De volgende dag zijn we met de bus (3 uur heen, 3 uur terug) naar Tollentijn, naar de kerk van St. Nicolaas, de eerste augustijnse heilige gegaan. Met bewondering hebben we rondgekeken naar de verwoestingen van de aardbeving en de wederopbouw van de kerk.
We werden daar onthaald op een uitgebreide lunch. Voor hen ook een gelegenheid om geld binnen te brengen. Voor ons een inkijkje in het convent. Eduard heeft er in zijn studietijd veel tijd doorgebracht, vertelde hij.

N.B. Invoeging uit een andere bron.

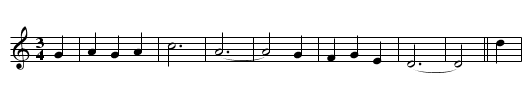 The Buckie Wife - staff notation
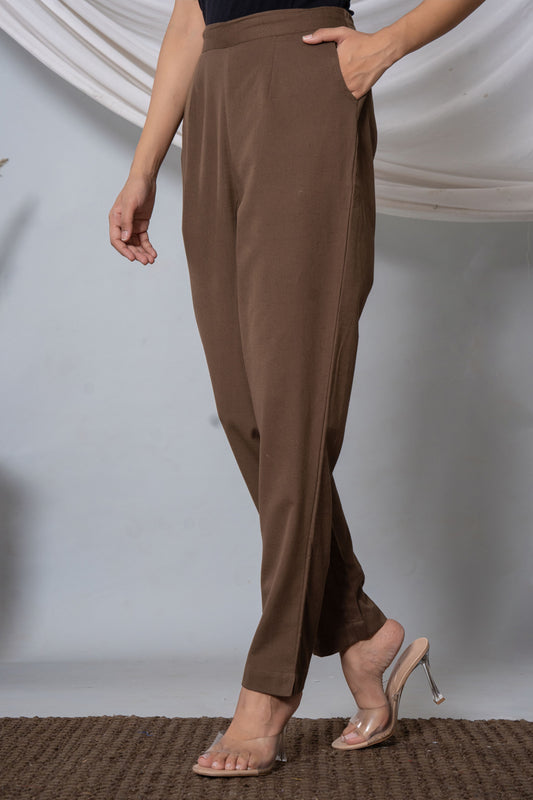 Choclate Brown Cotton Pant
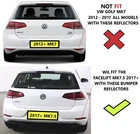 For VW GOLF MK7 5 GTI GTD TSI AERO 2017 20 REAR BUMPER LIP DIFFUSER GLOSS BLACK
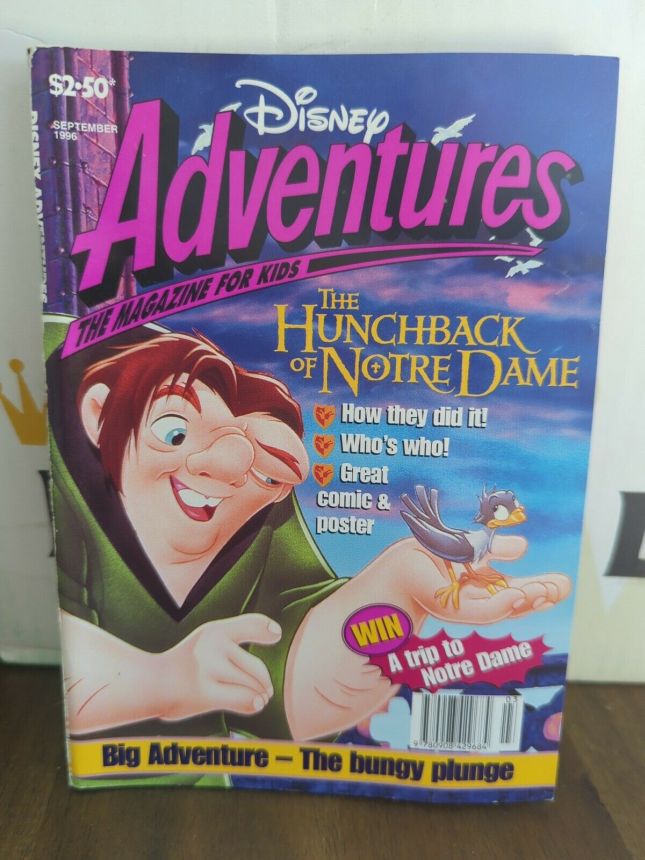 DISNEY ADVENTURES (AU) magazine cover  September 1996
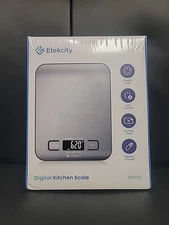 Etekcity EK6015 11 LB Digital Kitchen Scale Batteries Incl Stainless Steel NEW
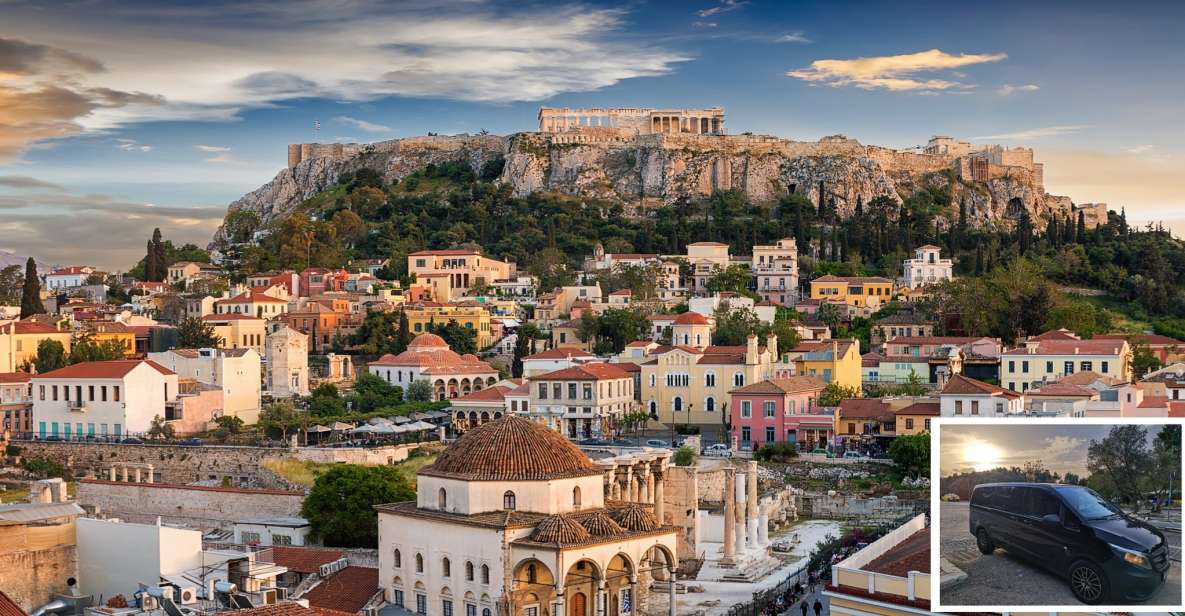 Athens: Top Sights Private Half-Day Tour - Pickup Information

Zondag stonden we op een erg warm Sint Pietersplein, op een gemarkeerde plek, bij de paus, te luisteren naar zijn ‘een speciaal welkom voor de leken van het Augustijns congres’ en kregen alle aanwezigen de pauselijke zegen. Het was indrukwekkend om daar met de groep, maar ook met zoveel anderen te staan. De volgende dag was het al weer de laatste dag van het congres.
De lezing van de Prior Generaal, pater Alejandro Moral, en de ronde-tafel-ontmoetingen samen met de uitgesproken verwachtingen voor de toekomst waren de laatste items.
Natuurlijk werd er een groepsfoto op de trappen van het Patristicum gemaakt. We sloten af met een eucharistieviering met pater kardinaal Prevost o.s.a. oud pater generaal van de orde. Zijn ‘weer even samen’ na het overhandigen van het gedachtenisprentje van Wim Sleddens vonden we hartverwarmend. Ter afsluiting van het congres was er een lopend buffet in de tuin van de Augustijnen. Wijzelf maakten nog een foto op het bekende dakterras. We zijn erg blij dat we naar het congres zijn geweest.
Bij het we gaan naar het congres, hadden we ons wel gerealiseerd dat het de gewoonte is om iets mee te nemen vanuit je land, liefst augustijns gekleurd. Met de nieuwe icoon van H. Augustinus in onze kerk, hadden we snel bedacht, dat die daar een hoofdrol in zou kunnen hebben. En Nederlandser dan houten klompjes kun je bijna niet zijn…
Ze werden met veel plezier in ontvangst genomen op de Social evening in de binnentuin van het convent.
We zijn nog steeds erg onder de indruk van de hartelijke ontvangst in Rome en al het werk dat daar voor de leken gedaan is!